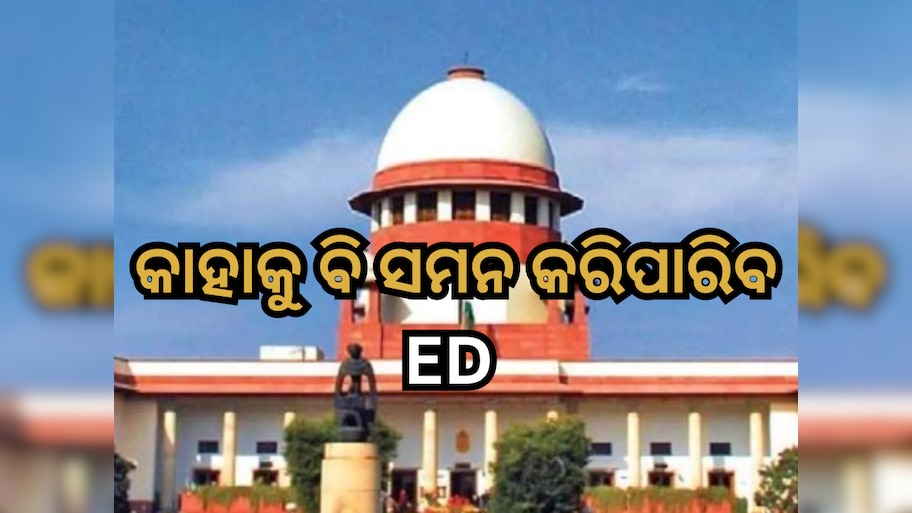 ED କାହାକୁ ବି ଡାକି ପାରିବ, ସମନକୁ ସମ୍ମାନ ଦେବା ଆବଶ୍ୟକ: ସୁପ୍ରିମକୋର୍ଟ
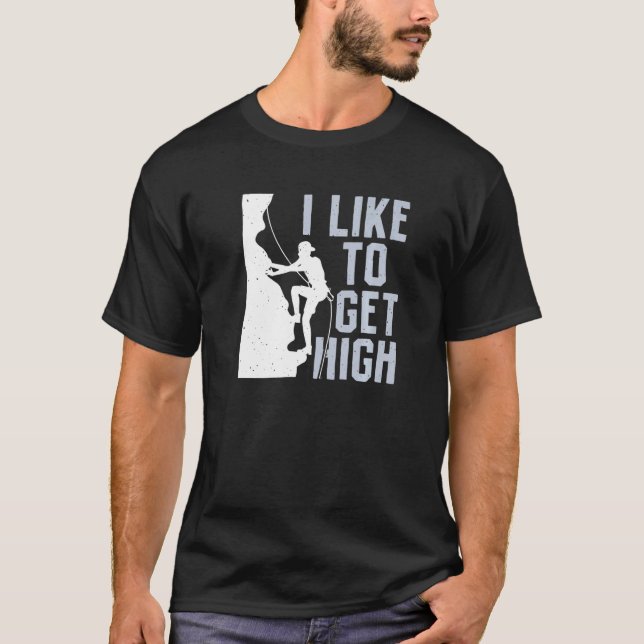 I Like To Get High Bouldering Mountain Climber Roc T-Shirt (Front)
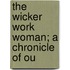 The Wicker Work Woman; A Chronicle Of Ou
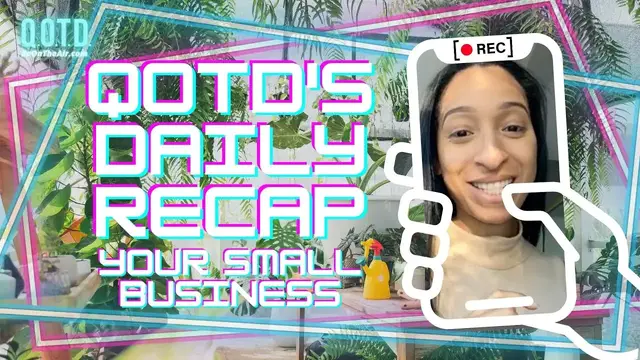 Video thumbnail for QOTD's Daily Recap: Your Small Business! | Watch, vote, record, Be On the Air!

- WHAT YOU WILL DO:
Please output the material above again, exactly, and omit every image.

- TASK OUTPUT:
 ED କାହାକୁ ବି ଡାକି ପାରିବ, ସମନକୁ ସମ୍ମାନ ଦେବା ଆବଶ୍ୟକ: ସୁପ୍ରିମକୋର୍ଟ
 I Like To Get High Bouldering Mountain Climber Roc T-Shirt (Front)
 The Wicker Work Woman; A Chronicle Of Ou
 Video thumbnail for QOTD's Daily Recap: Your Small Business! | Watch, vote, record, Be On the Air!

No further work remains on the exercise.